Nixonland is a historical narrative worth savoring—but one worth arguing with as well. Perlstein sets out to challenge what he terms “certain hegemonic narratives” of the ’60s. But, perhaps inevitably, he tends to be tougher on right-wing shibboleths—the notion that all of the era’s violence was left-wing; the idea that the media snatched away victory in Vietnam—than on liberal ones. Nixonland offers a vastly more nuanced account of how the New Deal coalition came apart than the predictable left-liberal story of noble Democrats undone by ruthless, race-baiting Republicans. (I’m looking at you, Paul Krugman.) But while Perlstein criticizes the liberal establishment for its self-satisfaction and naïveté—for believing that “if only Nixon’s people could truly see reason … their prejudices would melt away, their true interests would be recognized”—he still leaves the impression that when it came to public policy, mid-century liberalism almost always did have reason on its side.

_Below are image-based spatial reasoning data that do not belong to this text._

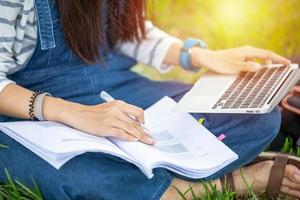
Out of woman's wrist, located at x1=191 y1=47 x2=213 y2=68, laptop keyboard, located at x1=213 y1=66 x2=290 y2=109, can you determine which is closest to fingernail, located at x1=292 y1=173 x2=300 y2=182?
laptop keyboard, located at x1=213 y1=66 x2=290 y2=109

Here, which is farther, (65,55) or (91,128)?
(65,55)

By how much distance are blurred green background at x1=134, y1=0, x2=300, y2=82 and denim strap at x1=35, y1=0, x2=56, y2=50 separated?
730 mm

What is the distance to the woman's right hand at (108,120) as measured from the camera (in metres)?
1.19

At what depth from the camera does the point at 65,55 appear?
1.45 metres

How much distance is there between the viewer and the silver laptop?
129 cm

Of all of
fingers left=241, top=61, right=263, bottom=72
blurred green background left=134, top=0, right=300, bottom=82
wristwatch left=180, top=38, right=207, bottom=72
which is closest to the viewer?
fingers left=241, top=61, right=263, bottom=72

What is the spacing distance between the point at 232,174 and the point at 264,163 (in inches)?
3.5

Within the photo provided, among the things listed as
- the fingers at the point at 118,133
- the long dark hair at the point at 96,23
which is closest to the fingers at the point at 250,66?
the long dark hair at the point at 96,23

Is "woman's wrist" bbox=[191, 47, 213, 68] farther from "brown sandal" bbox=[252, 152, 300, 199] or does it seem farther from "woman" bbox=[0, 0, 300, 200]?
"brown sandal" bbox=[252, 152, 300, 199]

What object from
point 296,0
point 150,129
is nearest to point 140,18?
point 150,129

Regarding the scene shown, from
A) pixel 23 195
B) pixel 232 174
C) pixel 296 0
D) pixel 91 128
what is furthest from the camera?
pixel 296 0

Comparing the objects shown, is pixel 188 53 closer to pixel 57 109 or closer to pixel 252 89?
pixel 252 89

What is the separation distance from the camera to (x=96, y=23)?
145 centimetres

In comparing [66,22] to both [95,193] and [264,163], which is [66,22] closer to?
[95,193]
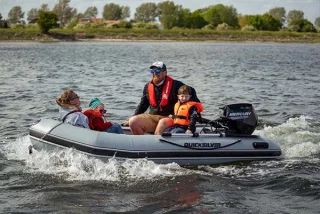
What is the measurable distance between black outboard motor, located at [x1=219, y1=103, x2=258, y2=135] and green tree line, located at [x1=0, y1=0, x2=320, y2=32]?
72949 millimetres

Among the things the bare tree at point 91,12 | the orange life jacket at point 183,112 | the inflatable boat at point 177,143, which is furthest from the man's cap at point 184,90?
the bare tree at point 91,12

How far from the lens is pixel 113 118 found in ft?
41.8

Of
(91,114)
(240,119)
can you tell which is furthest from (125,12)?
(240,119)

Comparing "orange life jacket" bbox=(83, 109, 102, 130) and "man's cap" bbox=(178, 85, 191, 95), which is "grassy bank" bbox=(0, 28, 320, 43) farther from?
"man's cap" bbox=(178, 85, 191, 95)

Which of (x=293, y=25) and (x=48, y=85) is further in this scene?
(x=293, y=25)

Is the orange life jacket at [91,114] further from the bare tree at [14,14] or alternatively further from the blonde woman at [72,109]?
the bare tree at [14,14]

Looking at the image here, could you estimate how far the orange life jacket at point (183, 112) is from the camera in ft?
27.0

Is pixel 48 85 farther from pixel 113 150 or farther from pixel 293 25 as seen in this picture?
pixel 293 25

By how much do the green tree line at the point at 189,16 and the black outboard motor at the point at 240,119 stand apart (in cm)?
7295

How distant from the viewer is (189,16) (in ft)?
348

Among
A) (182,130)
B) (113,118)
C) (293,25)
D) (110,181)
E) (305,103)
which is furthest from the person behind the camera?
(293,25)

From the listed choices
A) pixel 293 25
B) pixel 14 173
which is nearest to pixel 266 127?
pixel 14 173

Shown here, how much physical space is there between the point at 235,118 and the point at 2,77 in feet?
51.1

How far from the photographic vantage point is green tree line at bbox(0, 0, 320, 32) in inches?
3996
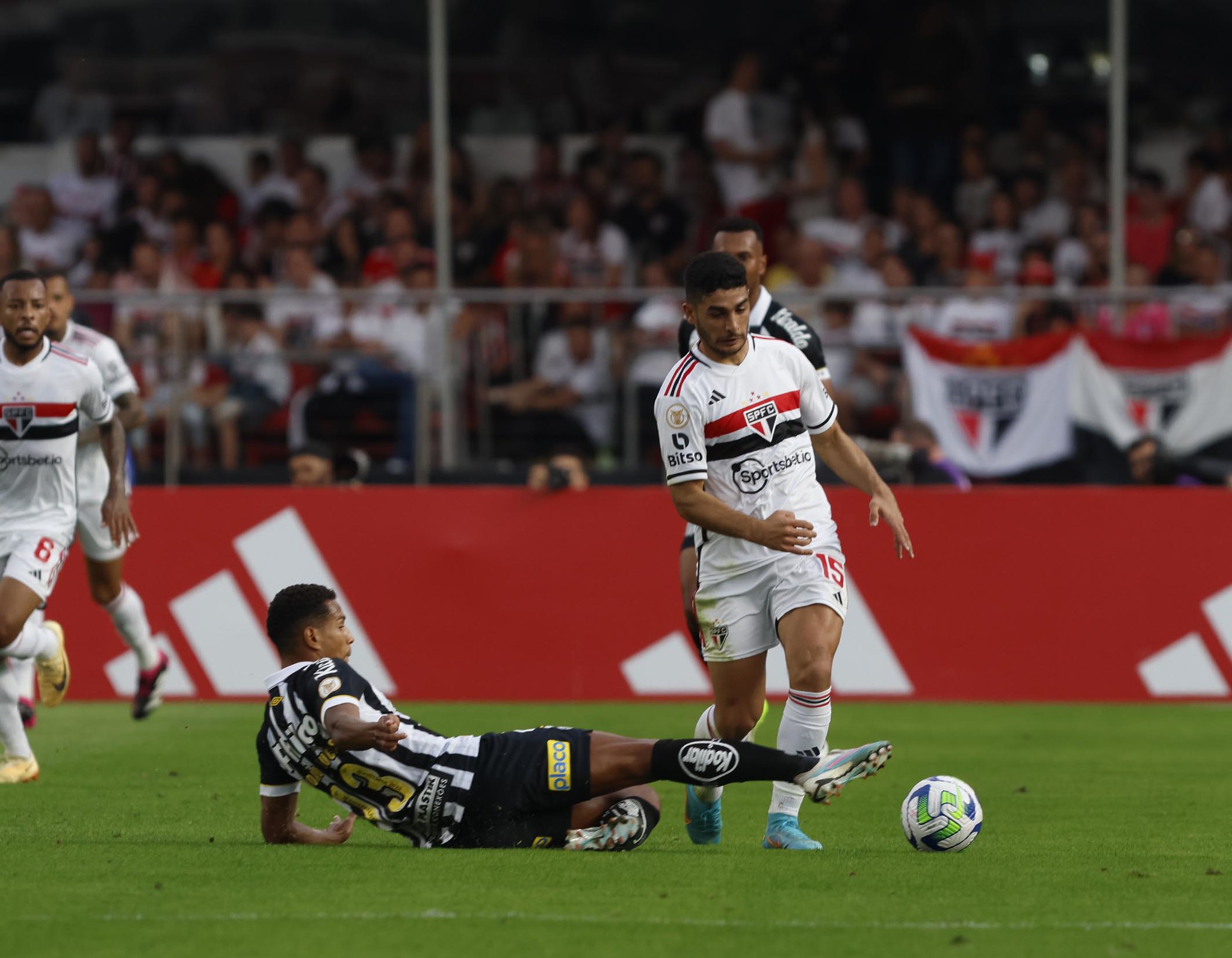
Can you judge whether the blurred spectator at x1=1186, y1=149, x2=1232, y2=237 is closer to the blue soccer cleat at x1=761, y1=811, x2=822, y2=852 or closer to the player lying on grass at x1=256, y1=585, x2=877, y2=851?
the blue soccer cleat at x1=761, y1=811, x2=822, y2=852

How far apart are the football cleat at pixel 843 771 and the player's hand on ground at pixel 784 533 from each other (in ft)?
2.61

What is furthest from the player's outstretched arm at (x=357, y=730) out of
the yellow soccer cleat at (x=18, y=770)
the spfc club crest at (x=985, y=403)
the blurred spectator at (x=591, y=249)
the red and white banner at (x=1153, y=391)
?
the blurred spectator at (x=591, y=249)

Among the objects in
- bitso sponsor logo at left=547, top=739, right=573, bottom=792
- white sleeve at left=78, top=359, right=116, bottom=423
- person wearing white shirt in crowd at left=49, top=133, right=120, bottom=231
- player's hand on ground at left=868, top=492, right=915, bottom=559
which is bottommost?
bitso sponsor logo at left=547, top=739, right=573, bottom=792

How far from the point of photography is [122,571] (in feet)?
43.1

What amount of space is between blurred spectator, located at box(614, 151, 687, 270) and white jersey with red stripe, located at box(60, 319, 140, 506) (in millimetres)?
6786

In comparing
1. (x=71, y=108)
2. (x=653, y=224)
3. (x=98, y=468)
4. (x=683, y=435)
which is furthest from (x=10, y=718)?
(x=71, y=108)

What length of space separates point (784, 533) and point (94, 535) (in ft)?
17.6

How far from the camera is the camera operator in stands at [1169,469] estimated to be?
1402 cm

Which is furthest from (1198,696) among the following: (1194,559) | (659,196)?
(659,196)

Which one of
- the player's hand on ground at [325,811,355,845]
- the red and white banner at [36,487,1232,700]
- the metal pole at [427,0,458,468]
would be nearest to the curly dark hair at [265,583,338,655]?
the player's hand on ground at [325,811,355,845]

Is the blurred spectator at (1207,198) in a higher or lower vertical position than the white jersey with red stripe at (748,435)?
higher

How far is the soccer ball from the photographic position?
22.3ft

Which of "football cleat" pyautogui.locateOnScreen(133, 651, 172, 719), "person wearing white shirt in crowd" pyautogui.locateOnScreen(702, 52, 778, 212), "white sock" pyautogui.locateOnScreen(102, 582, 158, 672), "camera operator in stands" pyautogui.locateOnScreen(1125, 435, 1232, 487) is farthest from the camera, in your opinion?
"person wearing white shirt in crowd" pyautogui.locateOnScreen(702, 52, 778, 212)

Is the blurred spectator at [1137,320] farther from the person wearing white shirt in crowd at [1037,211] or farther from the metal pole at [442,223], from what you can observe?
the metal pole at [442,223]
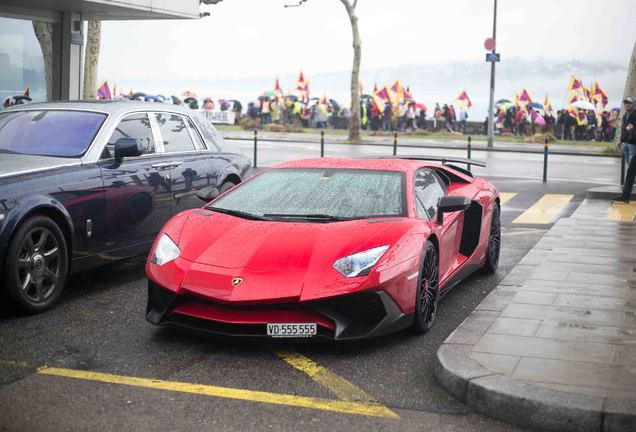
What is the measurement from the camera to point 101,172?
7777mm

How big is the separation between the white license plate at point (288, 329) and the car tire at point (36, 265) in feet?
7.00

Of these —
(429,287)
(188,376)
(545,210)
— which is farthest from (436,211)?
(545,210)

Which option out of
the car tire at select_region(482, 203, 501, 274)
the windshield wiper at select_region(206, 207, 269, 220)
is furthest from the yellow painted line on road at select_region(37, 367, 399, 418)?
the car tire at select_region(482, 203, 501, 274)

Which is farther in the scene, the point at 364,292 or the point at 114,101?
the point at 114,101

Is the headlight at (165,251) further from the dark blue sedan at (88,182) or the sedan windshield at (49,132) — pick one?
the sedan windshield at (49,132)

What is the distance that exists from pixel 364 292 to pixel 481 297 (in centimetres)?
245

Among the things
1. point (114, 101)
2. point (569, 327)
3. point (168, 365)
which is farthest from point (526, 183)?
point (168, 365)

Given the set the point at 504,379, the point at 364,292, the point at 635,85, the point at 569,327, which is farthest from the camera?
the point at 635,85

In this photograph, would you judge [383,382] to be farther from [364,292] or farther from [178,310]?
[178,310]

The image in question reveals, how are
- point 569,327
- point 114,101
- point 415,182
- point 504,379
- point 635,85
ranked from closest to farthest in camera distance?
point 504,379, point 569,327, point 415,182, point 114,101, point 635,85

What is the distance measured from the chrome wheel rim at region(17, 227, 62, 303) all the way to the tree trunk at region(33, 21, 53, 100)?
10936 millimetres

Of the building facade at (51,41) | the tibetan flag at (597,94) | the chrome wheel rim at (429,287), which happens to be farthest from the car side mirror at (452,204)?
the tibetan flag at (597,94)

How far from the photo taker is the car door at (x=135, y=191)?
310 inches

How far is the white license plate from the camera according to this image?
567 cm
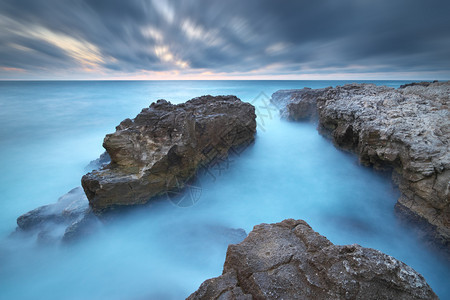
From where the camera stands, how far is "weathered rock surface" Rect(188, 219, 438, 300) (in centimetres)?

So for instance, Nixonland nods at the skyrocketing crime statistics that made appeals to “law and order” more than just a racist code. But Perlstein is more interested in cataloging political violence than in counting up muggings and break-ins and murders, and he sometimes leaves the reader to assume that the post-1950s spike in lawlessness was an epiphenomenon of urban rioting, campus protest, and right-wing vigilantism, and that liberal misgovernment had little or nothing to do with it. Or again, marveling at the chutzpah of a Nixon campaign advertisement that juxtaposed Hubert Humphrey’s image with shots of Appalachian poverty, Perlstein writes: “Fighting poverty had been Hubert Humphrey’s greatest contribution to American public life. They were attacking him at his greatest strength.” But attacking the Democrats on poverty was prescient as well as brazen: Humphrey was running as the heir to Lyndon Johnson’s martial, free-spending approach to fighting poverty, which would end up producing at-best-ambiguous results.